◆ **WORK TO DO**:
Retype the material from the line with "Does window pane" up to and including the line with "How far apart", keeping every character as it stands.

◆ **RECORDS TO PROCESS**:
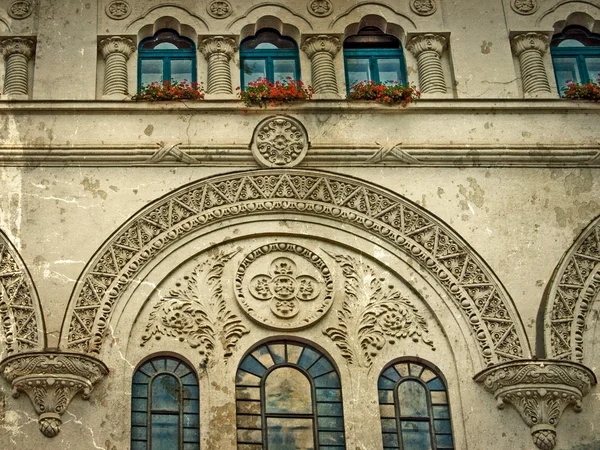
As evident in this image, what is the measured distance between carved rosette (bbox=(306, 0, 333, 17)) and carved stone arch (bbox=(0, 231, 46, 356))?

* * *

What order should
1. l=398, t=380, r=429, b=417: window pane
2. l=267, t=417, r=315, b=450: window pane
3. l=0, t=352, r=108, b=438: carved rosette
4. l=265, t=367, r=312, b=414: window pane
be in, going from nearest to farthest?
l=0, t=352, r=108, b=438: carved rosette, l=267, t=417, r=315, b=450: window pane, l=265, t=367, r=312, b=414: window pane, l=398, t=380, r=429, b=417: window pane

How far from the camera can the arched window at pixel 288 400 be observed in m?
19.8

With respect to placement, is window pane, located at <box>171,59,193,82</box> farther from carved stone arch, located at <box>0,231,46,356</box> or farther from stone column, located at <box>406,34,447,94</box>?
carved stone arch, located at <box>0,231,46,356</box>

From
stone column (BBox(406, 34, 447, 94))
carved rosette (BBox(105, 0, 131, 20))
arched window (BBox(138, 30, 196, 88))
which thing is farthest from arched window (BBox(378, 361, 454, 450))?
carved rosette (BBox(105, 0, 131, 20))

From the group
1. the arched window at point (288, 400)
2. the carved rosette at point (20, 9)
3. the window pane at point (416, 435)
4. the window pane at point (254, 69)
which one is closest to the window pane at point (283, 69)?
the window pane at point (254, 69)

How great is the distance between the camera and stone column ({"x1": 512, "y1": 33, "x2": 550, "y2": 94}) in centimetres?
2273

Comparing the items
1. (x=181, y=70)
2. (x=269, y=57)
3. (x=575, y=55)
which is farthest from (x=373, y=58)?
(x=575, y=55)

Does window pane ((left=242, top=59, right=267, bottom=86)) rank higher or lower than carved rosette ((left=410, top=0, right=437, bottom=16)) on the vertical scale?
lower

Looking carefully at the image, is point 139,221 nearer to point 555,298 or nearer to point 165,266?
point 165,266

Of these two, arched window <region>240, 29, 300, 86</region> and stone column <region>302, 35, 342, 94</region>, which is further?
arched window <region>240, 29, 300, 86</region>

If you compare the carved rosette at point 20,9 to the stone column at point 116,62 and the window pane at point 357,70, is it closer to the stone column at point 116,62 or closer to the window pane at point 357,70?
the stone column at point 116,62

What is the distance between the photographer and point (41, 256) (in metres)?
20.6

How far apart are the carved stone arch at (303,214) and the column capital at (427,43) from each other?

◆ **SOLUTION**:
Does window pane ((left=242, top=59, right=267, bottom=86)) rank higher or lower than carved rosette ((left=410, top=0, right=437, bottom=16)) on the vertical scale?
lower

Looking carefully at the image, is point 139,221 nearer to point 555,298 or nearer to point 165,266?
point 165,266

Of these two, arched window <region>240, 29, 300, 86</region> and stone column <region>302, 35, 342, 94</region>, which is further?
arched window <region>240, 29, 300, 86</region>

If you compare the carved rosette at point 20,9 to the stone column at point 116,62 and the window pane at point 357,70, is it closer to the stone column at point 116,62 or closer to the window pane at point 357,70?
the stone column at point 116,62

What is the distance between the photographer and point (41, 256) (in metres)?
20.6

How far apart are the carved stone arch at (303,214) and the column capital at (427,43) from each other?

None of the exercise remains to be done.